◆ **Exercise goal**
The lines to return run from the one containing "DETAIL JOINT FACADE BEARING (START PRECAST)" through the end of the material; give them exactly and leave out the pictures.
[[ Given information open ]]
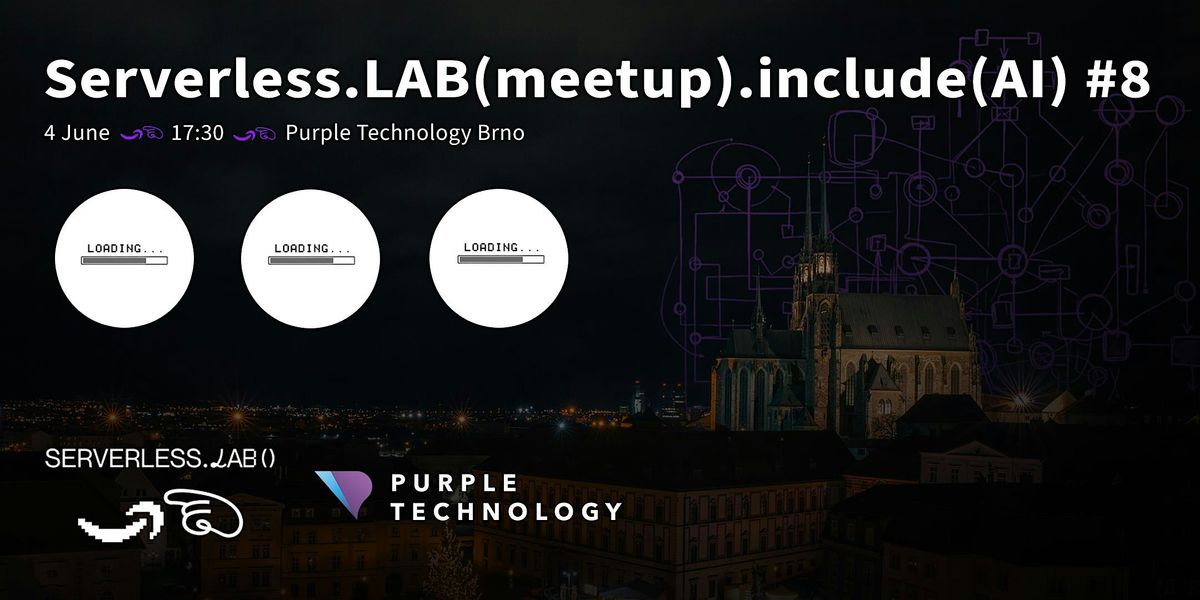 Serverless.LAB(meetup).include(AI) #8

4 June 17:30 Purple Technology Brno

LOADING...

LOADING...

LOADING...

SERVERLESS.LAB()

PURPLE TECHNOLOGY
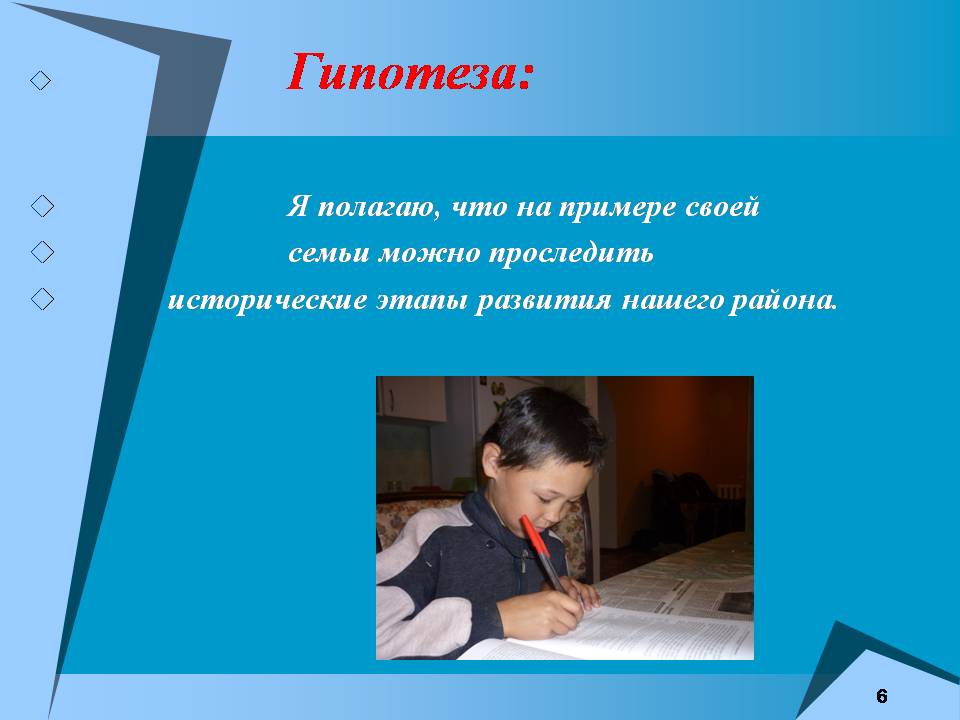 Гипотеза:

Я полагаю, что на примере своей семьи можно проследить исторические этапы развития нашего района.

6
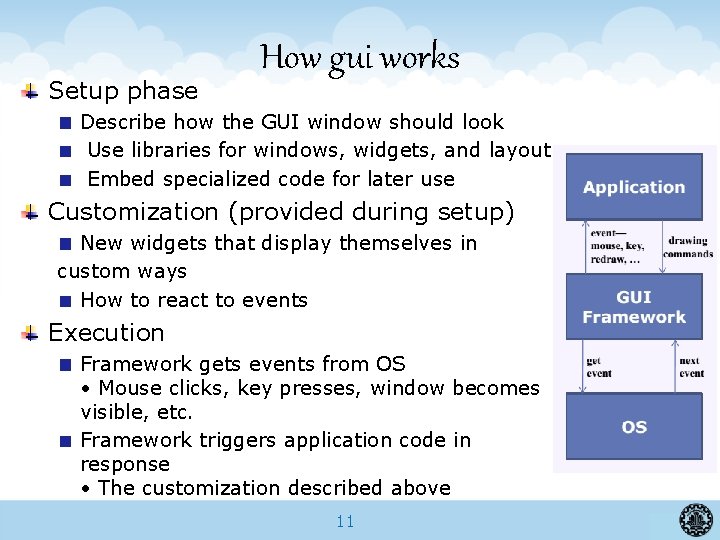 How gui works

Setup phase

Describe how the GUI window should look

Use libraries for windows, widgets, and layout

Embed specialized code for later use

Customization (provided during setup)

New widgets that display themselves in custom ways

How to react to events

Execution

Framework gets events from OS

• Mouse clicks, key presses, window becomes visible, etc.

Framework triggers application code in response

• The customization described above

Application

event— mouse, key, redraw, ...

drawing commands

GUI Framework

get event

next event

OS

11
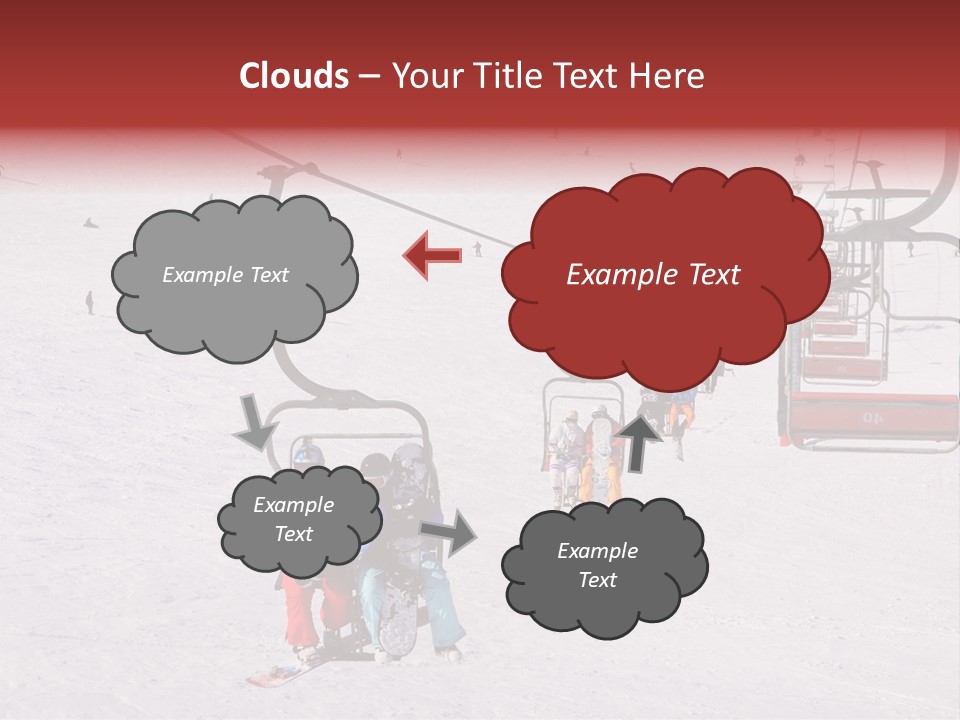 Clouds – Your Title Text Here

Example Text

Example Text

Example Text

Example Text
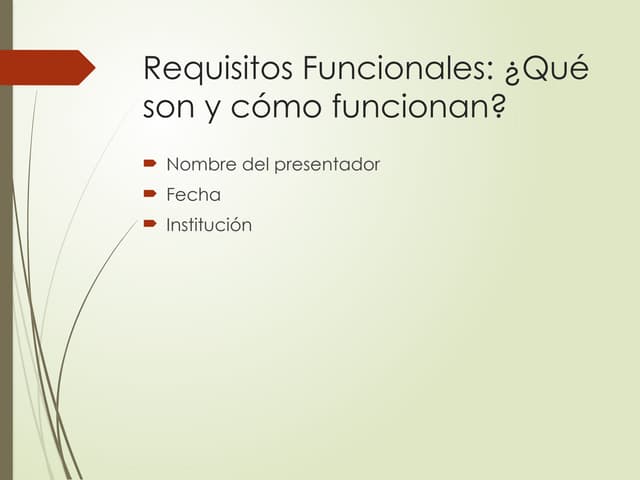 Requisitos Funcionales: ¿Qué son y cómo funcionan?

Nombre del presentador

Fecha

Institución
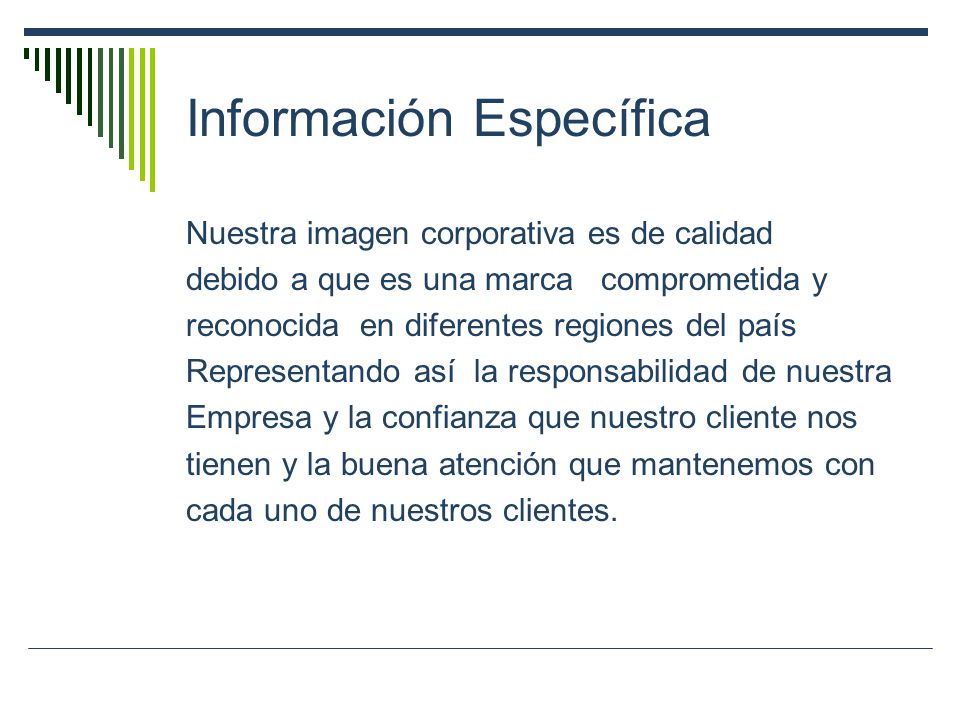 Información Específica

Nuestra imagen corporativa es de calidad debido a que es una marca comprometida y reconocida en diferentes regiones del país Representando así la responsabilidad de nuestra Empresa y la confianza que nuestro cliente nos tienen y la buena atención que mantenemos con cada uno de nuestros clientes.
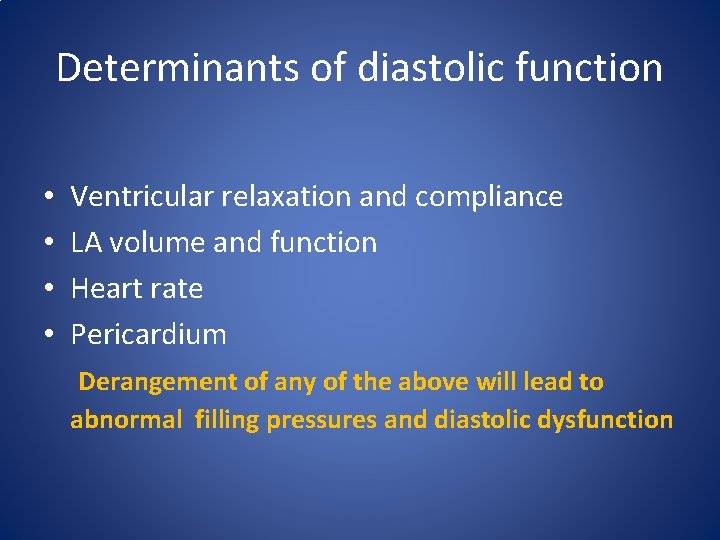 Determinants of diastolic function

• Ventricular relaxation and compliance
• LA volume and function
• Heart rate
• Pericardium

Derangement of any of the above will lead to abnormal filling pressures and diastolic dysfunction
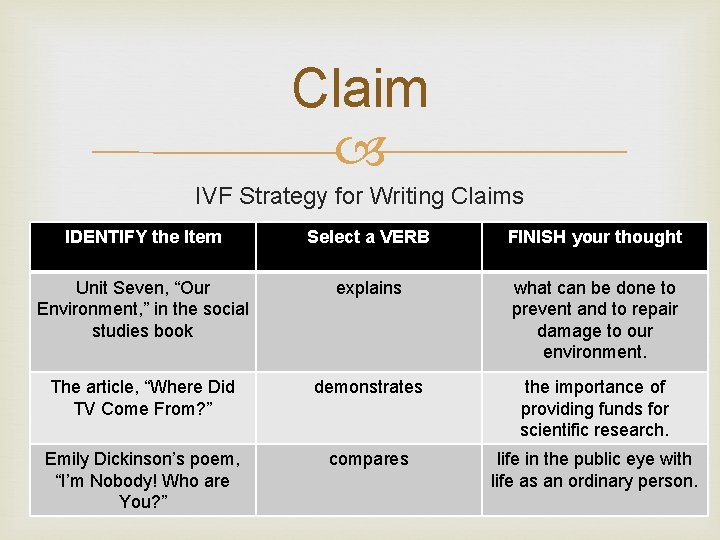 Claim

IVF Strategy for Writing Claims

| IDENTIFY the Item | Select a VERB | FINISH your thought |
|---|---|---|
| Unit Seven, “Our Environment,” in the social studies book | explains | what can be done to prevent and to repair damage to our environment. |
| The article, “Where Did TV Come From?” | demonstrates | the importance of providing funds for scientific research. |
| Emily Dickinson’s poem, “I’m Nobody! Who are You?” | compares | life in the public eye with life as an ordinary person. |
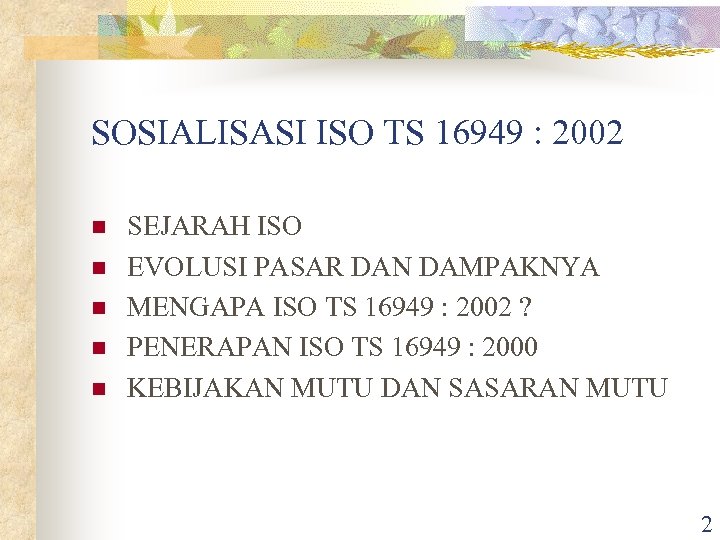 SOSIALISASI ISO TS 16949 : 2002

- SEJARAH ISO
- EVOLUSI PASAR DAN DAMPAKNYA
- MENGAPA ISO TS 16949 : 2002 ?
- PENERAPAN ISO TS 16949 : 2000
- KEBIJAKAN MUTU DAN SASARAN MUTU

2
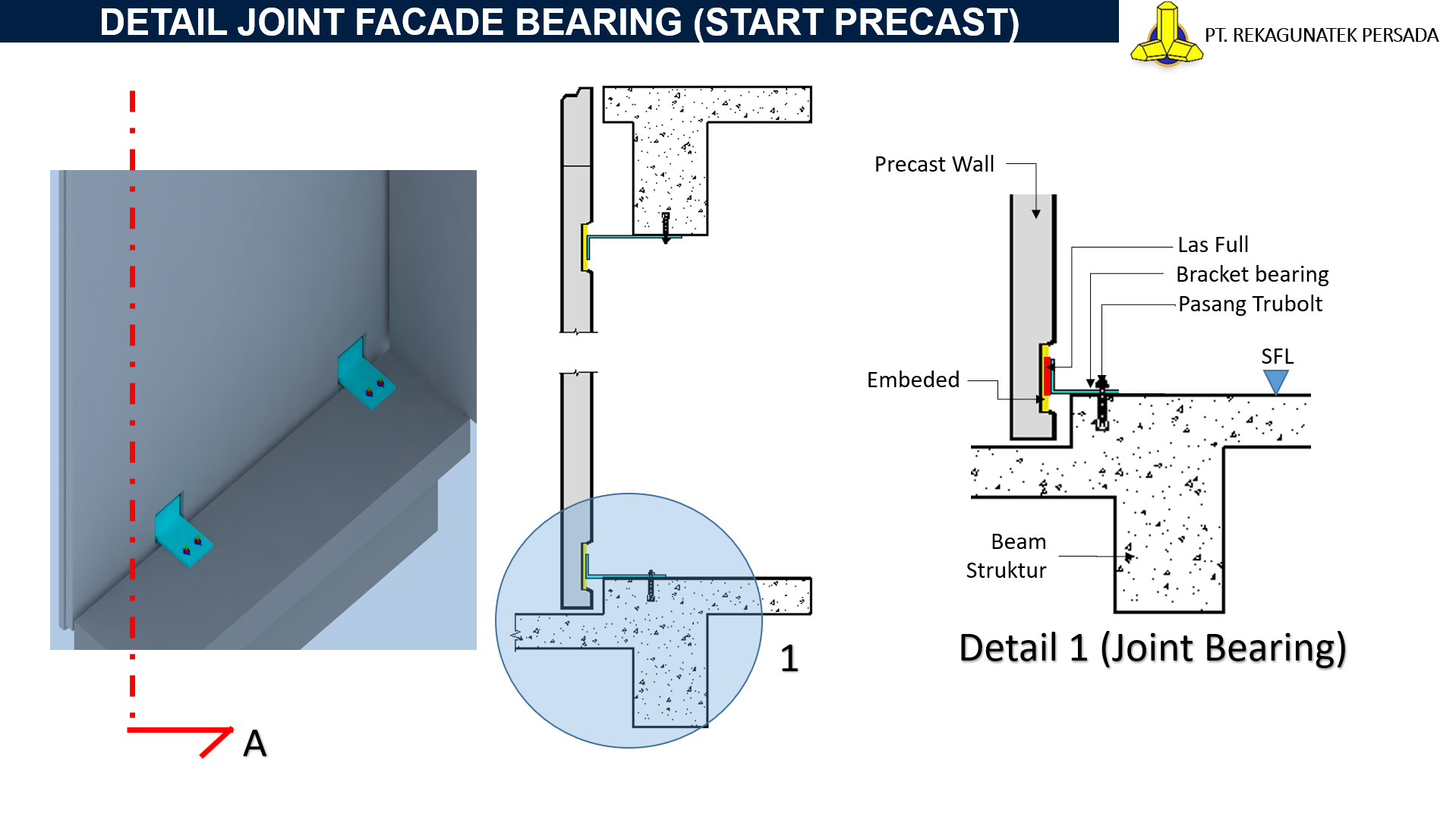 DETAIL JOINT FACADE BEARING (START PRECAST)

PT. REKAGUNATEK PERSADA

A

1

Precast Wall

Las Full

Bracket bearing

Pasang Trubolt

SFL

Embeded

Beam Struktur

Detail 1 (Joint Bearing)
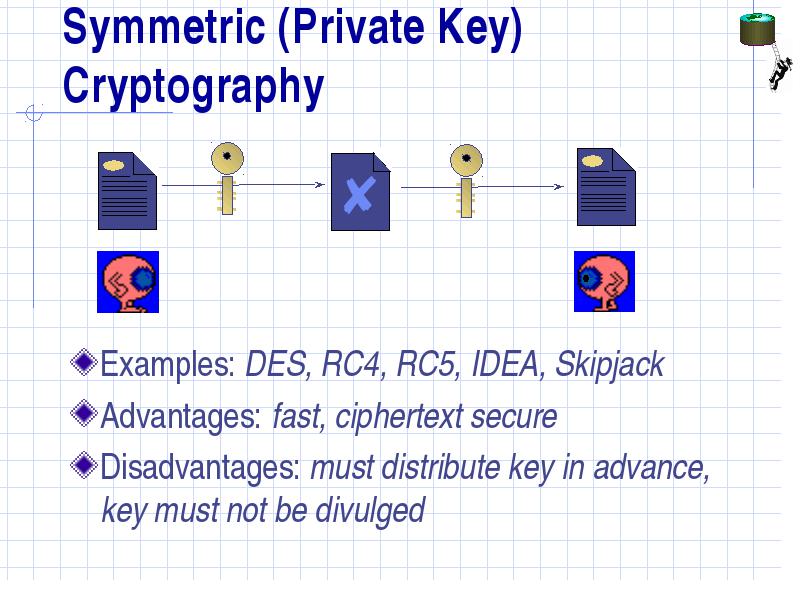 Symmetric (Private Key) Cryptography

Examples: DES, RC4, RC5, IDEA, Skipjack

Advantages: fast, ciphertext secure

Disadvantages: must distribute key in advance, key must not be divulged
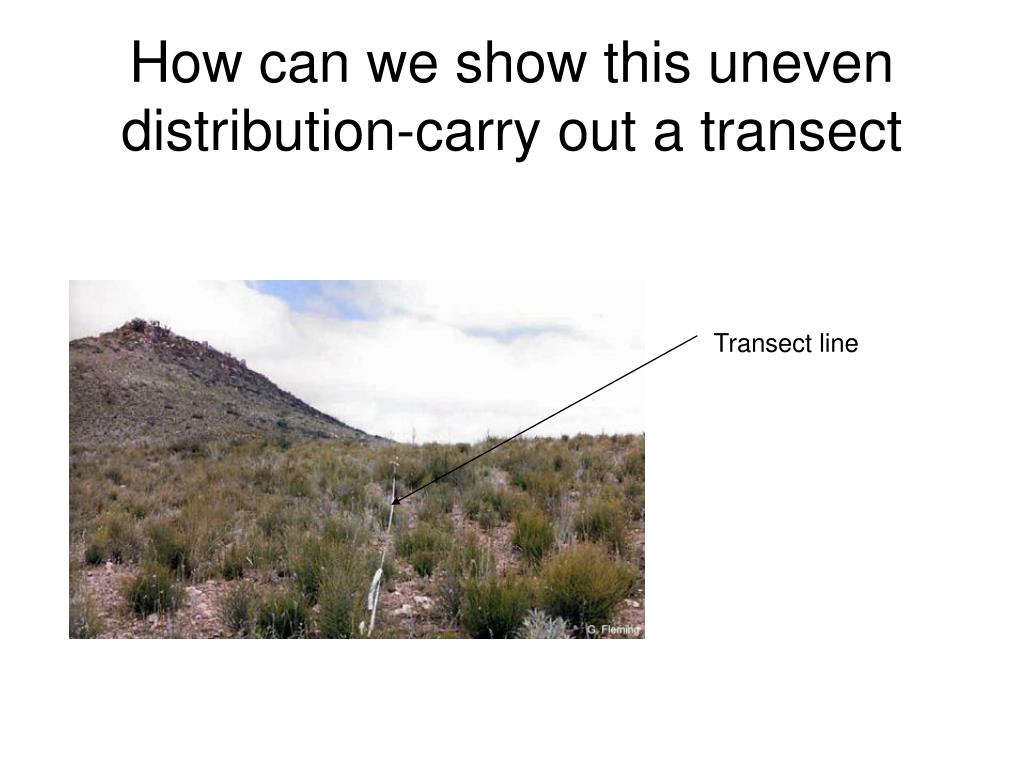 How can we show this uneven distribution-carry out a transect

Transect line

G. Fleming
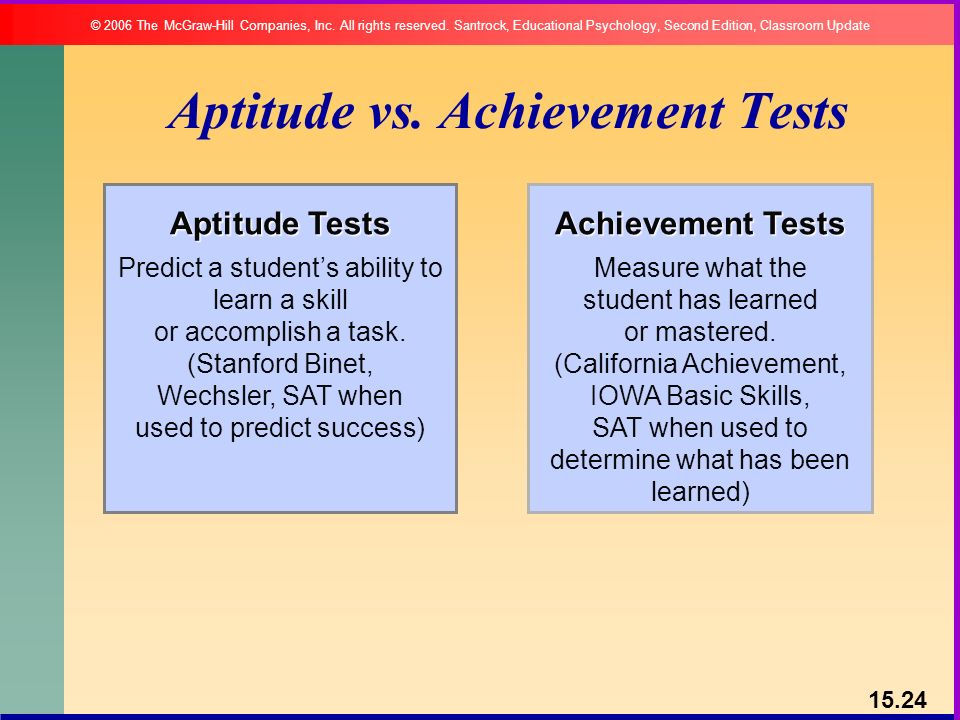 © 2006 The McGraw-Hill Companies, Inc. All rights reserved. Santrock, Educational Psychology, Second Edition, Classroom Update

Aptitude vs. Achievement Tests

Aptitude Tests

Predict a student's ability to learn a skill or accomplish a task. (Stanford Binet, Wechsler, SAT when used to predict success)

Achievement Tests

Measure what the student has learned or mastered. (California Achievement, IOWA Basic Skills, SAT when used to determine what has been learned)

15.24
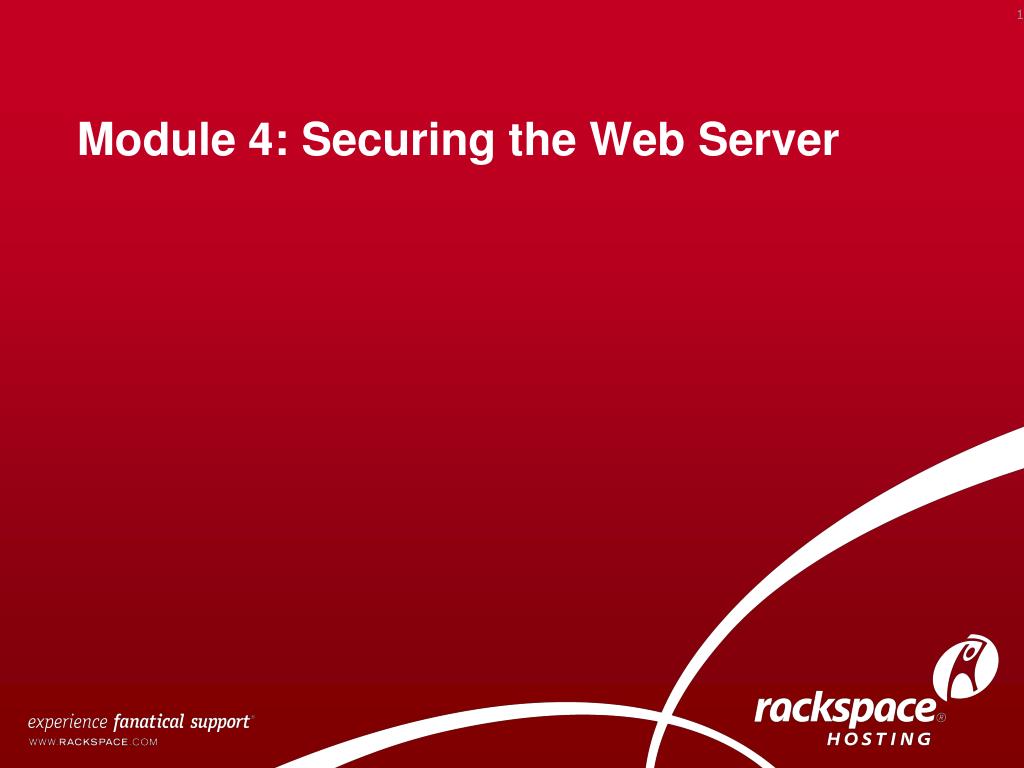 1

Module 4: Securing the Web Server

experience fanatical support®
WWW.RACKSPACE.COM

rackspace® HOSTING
[[ Given information closed ]]
◆ **Task response**
 DETAIL JOINT FACADE BEARING (START PRECAST)

PT. REKAGUNATEK PERSADA

A

1

Precast Wall

Las Full

Bracket bearing

Pasang Trubolt

SFL

Embeded

Beam Struktur

Detail 1 (Joint Bearing)
 Symmetric (Private Key) Cryptography

Examples: DES, RC4, RC5, IDEA, Skipjack

Advantages: fast, ciphertext secure

Disadvantages: must distribute key in advance, key must not be divulged
 How can we show this uneven distribution-carry out a transect

Transect line

G. Fleming
 © 2006 The McGraw-Hill Companies, Inc. All rights reserved. Santrock, Educational Psychology, Second Edition, Classroom Update

Aptitude vs. Achievement Tests

Aptitude Tests

Predict a student's ability to learn a skill or accomplish a task. (Stanford Binet, Wechsler, SAT when used to predict success)

Achievement Tests

Measure what the student has learned or mastered. (California Achievement, IOWA Basic Skills, SAT when used to determine what has been learned)

15.24
 1

Module 4: Securing the Web Server

experience fanatical support®
WWW.RACKSPACE.COM

rackspace® HOSTING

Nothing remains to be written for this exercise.